**TAREFAS PROPOSTAS**:
**A)** Responda às perguntas sobre o texto a respeito do amor entre os jovens:
(i) Desde quando Jacqueline Cavalcanti Chaves estuda os relacionamentos amorosos entre os jovens?
(ii) Qual é o título do livro de que ela é autora?
(iii) Segundo ela, que meio de comunicação, em especial, vem influenciando o relacionamento amoroso entre os jovens?
**B)** Reproduza palavra por palavra o trecho do texto sobre o amor entre os jovens que começa em "Autora do livro" e termina em "e no sucesso.".

“Eles até falam de um amor eterno, mas têm clareza de que isto é uma coisa muito difícil de acontecer. Eles têm uma visão muito mais pragmática da relação amorosa. Uma visão menos romântica, menos idealizada”, Jacqueline Cavalcanti Chaves
Por Marcus TavaresDoutora em Psicologia pela Universidade Federal do Rio de Janeiro (UFRJ), Jacqueline Cavalcanti Chaves vem estudando os relacionamentos amorosos entre os jovens desde o início da década de 1990. Suas pesquisas mostram que os jovens são contextuais e pragmáticos quando o assunto é amor. “Eles até falam de um amor eterno, mas têm clareza de que isto é uma coisa muito difícil de acontecer. Eles têm uma visão muito mais pragmática da relação amorosa. Uma visão menos romântica, menos idealizada. Mais condizente com a vida cotidiana deles. Eles esperam viver um amor, mas de uma forma muito mais concreta, no sentido de que nós nos amamos enquanto existe um compartilhamento de interesses sexuais, afetivos, amorosos… O amor existe enquanto existir esta confluência de interesses e de satisfação. No momento em que esta satisfação acaba ou que ela não atende mais não existe razão para continuar. E aí eles são muito pragmáticos”, destaca.
Autora do livro Ficar com – um novo código entre jovens (Editora Revan) e pesquisadora do Núcleo Interdisciplinar de Pesquisa e Intercâmbio para a Infância e Adolescência Contemporâneas (NIPIAC) do Instituto de Psicologia da UFRJ, Jacqueline acredita que a mídia, em especial a televisão, vem exercendo forte influência no relacionamento amoroso entre os jovens, uma vez que enfatiza modelos calcados na sensualidade, na sexualidade, no corpo, na beleza estética, na fama e no sucesso.
Modelos efêmeros, superficiais e individualistas, nos quais o objetivo a ser alcançado é o prazer próprio e imediato. “Não diria que a mídia produz estes modelos. Mas diria, sim, que a TV, direta ou indiretamente, fertiliza um terreno para que sujeitos mais individualistas e hedonistas cresçam”, analisa.

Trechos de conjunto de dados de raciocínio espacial
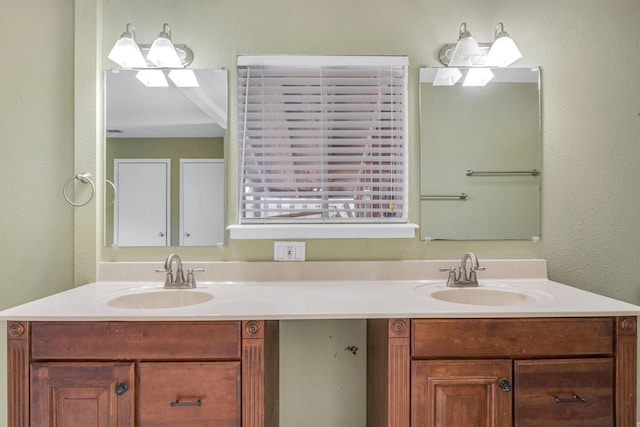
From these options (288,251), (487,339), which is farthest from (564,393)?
(288,251)

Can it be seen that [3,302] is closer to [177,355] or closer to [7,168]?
[7,168]

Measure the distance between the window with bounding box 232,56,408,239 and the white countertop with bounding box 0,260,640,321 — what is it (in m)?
0.28

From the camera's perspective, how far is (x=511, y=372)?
46.4 inches

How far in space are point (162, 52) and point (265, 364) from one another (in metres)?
1.39

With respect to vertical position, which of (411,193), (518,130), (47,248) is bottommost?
(47,248)

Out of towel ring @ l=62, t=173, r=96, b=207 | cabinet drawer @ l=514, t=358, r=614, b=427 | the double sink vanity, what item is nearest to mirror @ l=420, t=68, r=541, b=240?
the double sink vanity

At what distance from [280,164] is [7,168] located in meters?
1.25

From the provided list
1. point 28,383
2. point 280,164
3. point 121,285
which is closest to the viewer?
point 28,383

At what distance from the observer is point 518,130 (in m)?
1.73

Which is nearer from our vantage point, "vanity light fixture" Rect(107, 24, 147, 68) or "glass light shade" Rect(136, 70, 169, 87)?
"vanity light fixture" Rect(107, 24, 147, 68)

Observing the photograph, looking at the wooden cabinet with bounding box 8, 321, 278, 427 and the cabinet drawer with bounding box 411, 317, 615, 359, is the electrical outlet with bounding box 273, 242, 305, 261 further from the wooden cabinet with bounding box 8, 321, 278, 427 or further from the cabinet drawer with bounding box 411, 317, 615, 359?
the cabinet drawer with bounding box 411, 317, 615, 359

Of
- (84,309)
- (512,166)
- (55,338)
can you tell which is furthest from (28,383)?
(512,166)

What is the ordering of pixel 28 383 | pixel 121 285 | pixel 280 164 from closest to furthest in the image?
pixel 28 383 → pixel 121 285 → pixel 280 164

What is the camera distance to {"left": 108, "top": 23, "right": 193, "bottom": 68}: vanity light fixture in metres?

**RESPOSTAS DO EXERCÍCIO**:
**A)**
(i) Desde o início da década de 1990.
(ii) Ficar com – um novo código entre jovens (Editora Revan).
(iii) A televisão.

**B)**
Autora do livro Ficar com – um novo código entre jovens (Editora Revan) e pesquisadora do Núcleo Interdisciplinar de Pesquisa e Intercâmbio para a Infância e Adolescência Contemporâneas (NIPIAC) do Instituto de Psicologia da UFRJ, Jacqueline acredita que a mídia, em especial a televisão, vem exercendo forte influência no relacionamento amoroso entre os jovens, uma vez que enfatiza modelos calcados na sensualidade, na sexualidade, no corpo, na beleza estética, na fama e no sucesso.